Und da steht man noch am Anfang. Aber ich schaue jetzt wieder
optimistischer in die Zukunft! Ich hoffe, dass die bauliche
Umsetzung noch in diesem Jahr beginnen kann. Für die Realisierung
der studentischen Wohnungen sind größere Fördersummen im Spiel
und diese müssen in entsprechenden Zeiträumen umgesetzt werden –
das ist eine recht anspruchsvolle Sache!
Insgesamt ist es eine vielschichtige Nutzungsvorstellung, die aus meiner
Sicht wünschenswert und richtig ist. Wir hoffen, dass sich diese Investitionen
so realisieren lassen und dass dort wieder Leben entsteht, denn die Lage
ist grandios. So war von Anfang an meine Vorstellung, dass die Studierenden
vom Bahnhof her herunter laufen, sie auf dieses Gelände zu locken und dort
verweilen zu lassen – z. B. in gastronomischen Einrichtungen oder durch
studentisches Wohnen.
Und dann gibt es noch die beiden repräsentativen Wohnhäuser.

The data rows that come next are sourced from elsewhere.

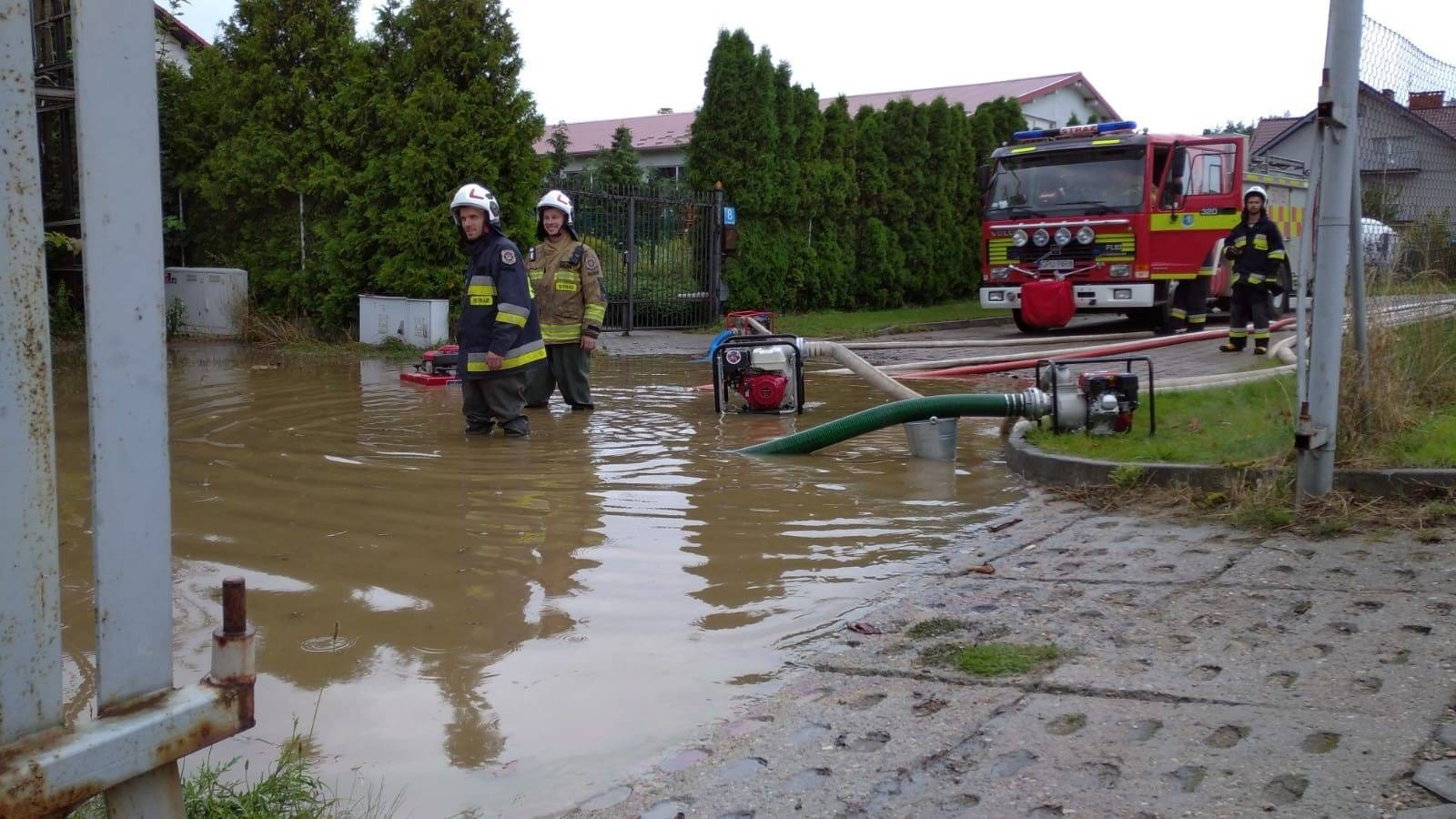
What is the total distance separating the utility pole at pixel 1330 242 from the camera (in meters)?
5.54

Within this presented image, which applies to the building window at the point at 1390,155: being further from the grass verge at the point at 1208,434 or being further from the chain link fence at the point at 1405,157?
the grass verge at the point at 1208,434

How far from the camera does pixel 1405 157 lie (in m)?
8.37

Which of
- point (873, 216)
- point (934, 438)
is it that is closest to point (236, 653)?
point (934, 438)

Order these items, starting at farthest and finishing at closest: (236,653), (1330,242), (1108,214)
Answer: (1108,214)
(1330,242)
(236,653)

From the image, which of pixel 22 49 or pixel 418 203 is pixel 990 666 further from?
pixel 418 203

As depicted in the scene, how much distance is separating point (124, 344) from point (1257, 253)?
12882 millimetres

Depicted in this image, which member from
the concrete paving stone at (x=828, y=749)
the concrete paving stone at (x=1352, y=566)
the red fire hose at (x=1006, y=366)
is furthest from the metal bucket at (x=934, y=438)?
the concrete paving stone at (x=828, y=749)

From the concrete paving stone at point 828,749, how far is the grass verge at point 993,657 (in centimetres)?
16

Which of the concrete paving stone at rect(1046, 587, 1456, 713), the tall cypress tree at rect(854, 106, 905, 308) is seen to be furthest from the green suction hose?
the tall cypress tree at rect(854, 106, 905, 308)

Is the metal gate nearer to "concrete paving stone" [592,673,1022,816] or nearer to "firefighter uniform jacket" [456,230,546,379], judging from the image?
"firefighter uniform jacket" [456,230,546,379]

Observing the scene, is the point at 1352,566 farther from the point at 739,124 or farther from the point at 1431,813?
the point at 739,124

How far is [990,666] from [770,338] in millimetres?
5724

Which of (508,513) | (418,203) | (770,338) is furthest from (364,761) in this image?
(418,203)

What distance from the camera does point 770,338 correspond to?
929 cm
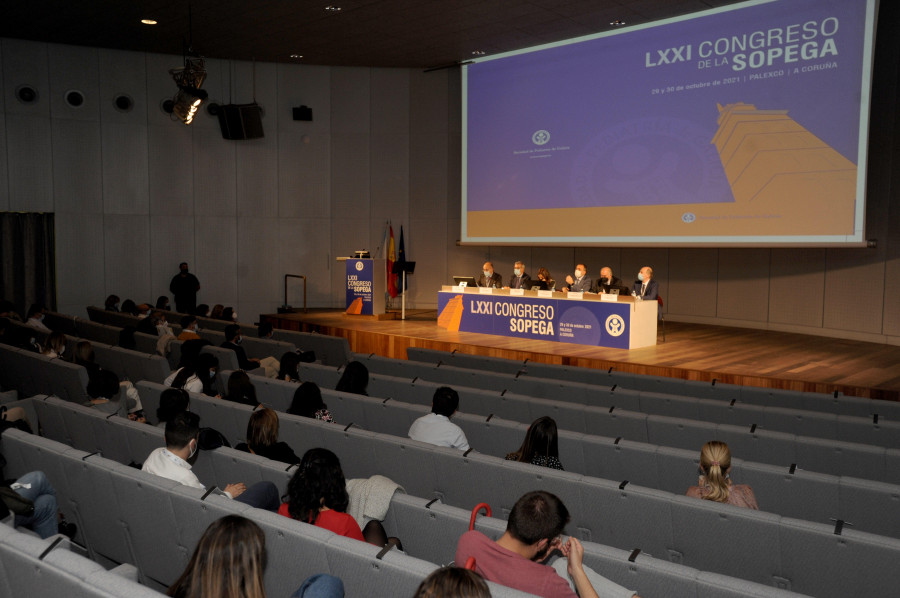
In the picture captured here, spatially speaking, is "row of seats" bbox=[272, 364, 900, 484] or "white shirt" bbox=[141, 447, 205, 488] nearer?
"white shirt" bbox=[141, 447, 205, 488]

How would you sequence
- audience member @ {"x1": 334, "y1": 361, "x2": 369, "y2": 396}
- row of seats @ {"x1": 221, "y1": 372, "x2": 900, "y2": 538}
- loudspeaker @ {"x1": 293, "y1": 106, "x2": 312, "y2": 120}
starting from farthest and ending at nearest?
loudspeaker @ {"x1": 293, "y1": 106, "x2": 312, "y2": 120}, audience member @ {"x1": 334, "y1": 361, "x2": 369, "y2": 396}, row of seats @ {"x1": 221, "y1": 372, "x2": 900, "y2": 538}

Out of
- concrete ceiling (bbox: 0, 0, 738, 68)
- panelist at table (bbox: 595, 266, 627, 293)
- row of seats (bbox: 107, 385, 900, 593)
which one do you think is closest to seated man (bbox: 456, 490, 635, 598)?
row of seats (bbox: 107, 385, 900, 593)

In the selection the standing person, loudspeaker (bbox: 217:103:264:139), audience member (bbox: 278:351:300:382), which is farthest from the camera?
loudspeaker (bbox: 217:103:264:139)

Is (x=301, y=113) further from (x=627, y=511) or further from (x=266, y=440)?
(x=627, y=511)

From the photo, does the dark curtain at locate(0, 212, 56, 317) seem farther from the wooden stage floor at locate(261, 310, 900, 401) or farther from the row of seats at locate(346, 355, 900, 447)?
the row of seats at locate(346, 355, 900, 447)

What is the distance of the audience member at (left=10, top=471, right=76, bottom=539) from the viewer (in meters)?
2.86

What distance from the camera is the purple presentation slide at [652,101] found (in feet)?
28.7

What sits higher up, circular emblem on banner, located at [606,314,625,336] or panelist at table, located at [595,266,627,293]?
panelist at table, located at [595,266,627,293]

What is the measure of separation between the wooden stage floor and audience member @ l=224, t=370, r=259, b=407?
407cm

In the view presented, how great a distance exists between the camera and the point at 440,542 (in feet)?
8.66

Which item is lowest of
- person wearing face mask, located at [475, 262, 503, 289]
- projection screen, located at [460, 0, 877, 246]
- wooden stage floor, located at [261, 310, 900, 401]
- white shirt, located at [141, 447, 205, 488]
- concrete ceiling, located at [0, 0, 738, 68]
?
wooden stage floor, located at [261, 310, 900, 401]

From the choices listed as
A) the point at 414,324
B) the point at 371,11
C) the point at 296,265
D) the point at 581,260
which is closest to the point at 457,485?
the point at 414,324

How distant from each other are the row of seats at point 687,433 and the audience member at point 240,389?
50.2 inches

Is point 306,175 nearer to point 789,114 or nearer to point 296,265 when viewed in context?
point 296,265
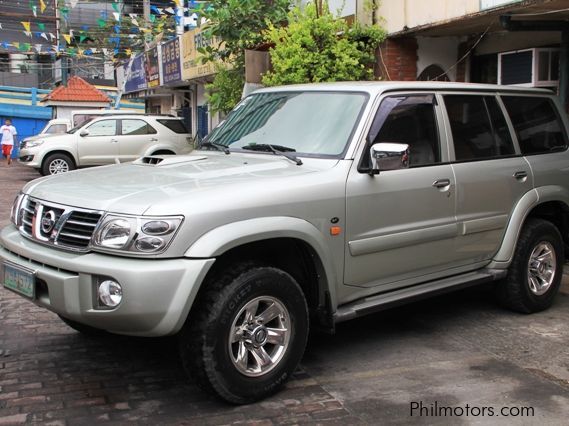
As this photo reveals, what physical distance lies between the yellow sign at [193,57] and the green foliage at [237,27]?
180 inches

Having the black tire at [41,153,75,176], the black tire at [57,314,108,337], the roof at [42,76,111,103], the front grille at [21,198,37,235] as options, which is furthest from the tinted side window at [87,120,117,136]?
the front grille at [21,198,37,235]

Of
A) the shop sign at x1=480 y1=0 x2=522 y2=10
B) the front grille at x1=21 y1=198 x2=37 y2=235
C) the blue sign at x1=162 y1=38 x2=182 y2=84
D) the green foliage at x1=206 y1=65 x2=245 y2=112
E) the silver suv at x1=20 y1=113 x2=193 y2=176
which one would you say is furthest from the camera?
the blue sign at x1=162 y1=38 x2=182 y2=84

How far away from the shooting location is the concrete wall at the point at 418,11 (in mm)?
8133

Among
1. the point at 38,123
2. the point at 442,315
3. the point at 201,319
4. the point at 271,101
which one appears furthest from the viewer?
the point at 38,123

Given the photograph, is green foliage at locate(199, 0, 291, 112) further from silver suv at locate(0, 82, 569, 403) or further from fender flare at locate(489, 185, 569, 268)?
fender flare at locate(489, 185, 569, 268)

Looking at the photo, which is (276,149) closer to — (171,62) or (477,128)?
(477,128)

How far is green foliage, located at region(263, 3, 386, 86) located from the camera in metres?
9.02

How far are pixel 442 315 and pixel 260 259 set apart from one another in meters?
2.35

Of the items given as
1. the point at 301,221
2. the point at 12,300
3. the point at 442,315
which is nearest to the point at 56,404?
the point at 301,221

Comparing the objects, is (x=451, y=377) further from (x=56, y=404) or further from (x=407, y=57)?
(x=407, y=57)

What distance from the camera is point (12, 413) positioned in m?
3.56

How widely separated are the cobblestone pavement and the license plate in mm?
637

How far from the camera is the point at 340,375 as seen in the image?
4.19 metres

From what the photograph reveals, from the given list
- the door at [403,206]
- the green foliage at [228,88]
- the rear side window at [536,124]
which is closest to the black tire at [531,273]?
the rear side window at [536,124]
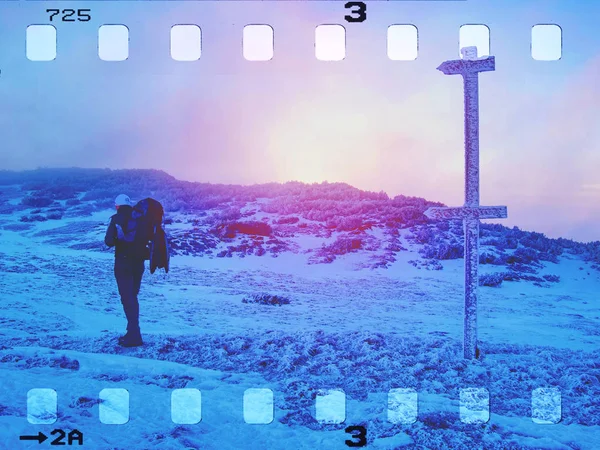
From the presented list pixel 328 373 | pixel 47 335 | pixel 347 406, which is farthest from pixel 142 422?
pixel 47 335

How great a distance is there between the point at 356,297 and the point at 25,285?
583 cm

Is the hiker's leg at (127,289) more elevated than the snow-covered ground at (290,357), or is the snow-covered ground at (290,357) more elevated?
the hiker's leg at (127,289)

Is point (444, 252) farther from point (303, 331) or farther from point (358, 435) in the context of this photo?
point (358, 435)

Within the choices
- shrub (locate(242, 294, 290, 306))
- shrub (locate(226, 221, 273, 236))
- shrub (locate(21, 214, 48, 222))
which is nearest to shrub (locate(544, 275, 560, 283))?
shrub (locate(242, 294, 290, 306))

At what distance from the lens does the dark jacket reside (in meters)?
5.28

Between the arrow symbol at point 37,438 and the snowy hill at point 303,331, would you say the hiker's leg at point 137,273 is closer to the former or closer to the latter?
the snowy hill at point 303,331

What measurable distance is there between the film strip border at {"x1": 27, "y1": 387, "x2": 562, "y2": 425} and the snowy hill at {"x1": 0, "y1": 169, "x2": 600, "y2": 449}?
0.24ft

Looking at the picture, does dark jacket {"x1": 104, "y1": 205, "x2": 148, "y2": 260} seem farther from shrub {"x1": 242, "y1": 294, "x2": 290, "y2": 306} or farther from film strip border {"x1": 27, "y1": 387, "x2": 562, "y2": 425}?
shrub {"x1": 242, "y1": 294, "x2": 290, "y2": 306}

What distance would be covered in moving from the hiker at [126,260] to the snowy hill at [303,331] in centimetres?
26

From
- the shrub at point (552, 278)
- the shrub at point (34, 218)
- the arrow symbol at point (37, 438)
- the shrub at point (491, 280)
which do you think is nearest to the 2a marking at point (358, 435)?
the arrow symbol at point (37, 438)

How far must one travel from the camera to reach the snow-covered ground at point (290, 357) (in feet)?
12.3

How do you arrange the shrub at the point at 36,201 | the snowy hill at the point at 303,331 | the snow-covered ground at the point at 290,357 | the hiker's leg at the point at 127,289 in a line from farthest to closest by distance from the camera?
the shrub at the point at 36,201 → the hiker's leg at the point at 127,289 → the snowy hill at the point at 303,331 → the snow-covered ground at the point at 290,357

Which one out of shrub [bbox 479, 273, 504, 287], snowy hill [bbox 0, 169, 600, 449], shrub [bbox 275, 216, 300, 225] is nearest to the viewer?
snowy hill [bbox 0, 169, 600, 449]

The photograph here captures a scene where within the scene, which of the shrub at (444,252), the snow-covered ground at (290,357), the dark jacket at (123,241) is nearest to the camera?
the snow-covered ground at (290,357)
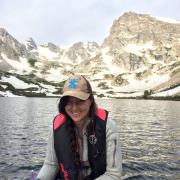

Hierfür müssen Mieter gefunden werden, die sich eine große,
sanierte Wohnung leisten wollen.
Es gibt noch einige Fragen, die zu beantworten sind. Aber wie gesagt:
In meinem Traum funktioniert das Ganze – den habe ich über Jahrzehnte
gehabt! Und jetzt sind wir doch nahe dran, also toi toi toi!“
„Das wünschen wir als Projektgruppe dem Vorhaben auch!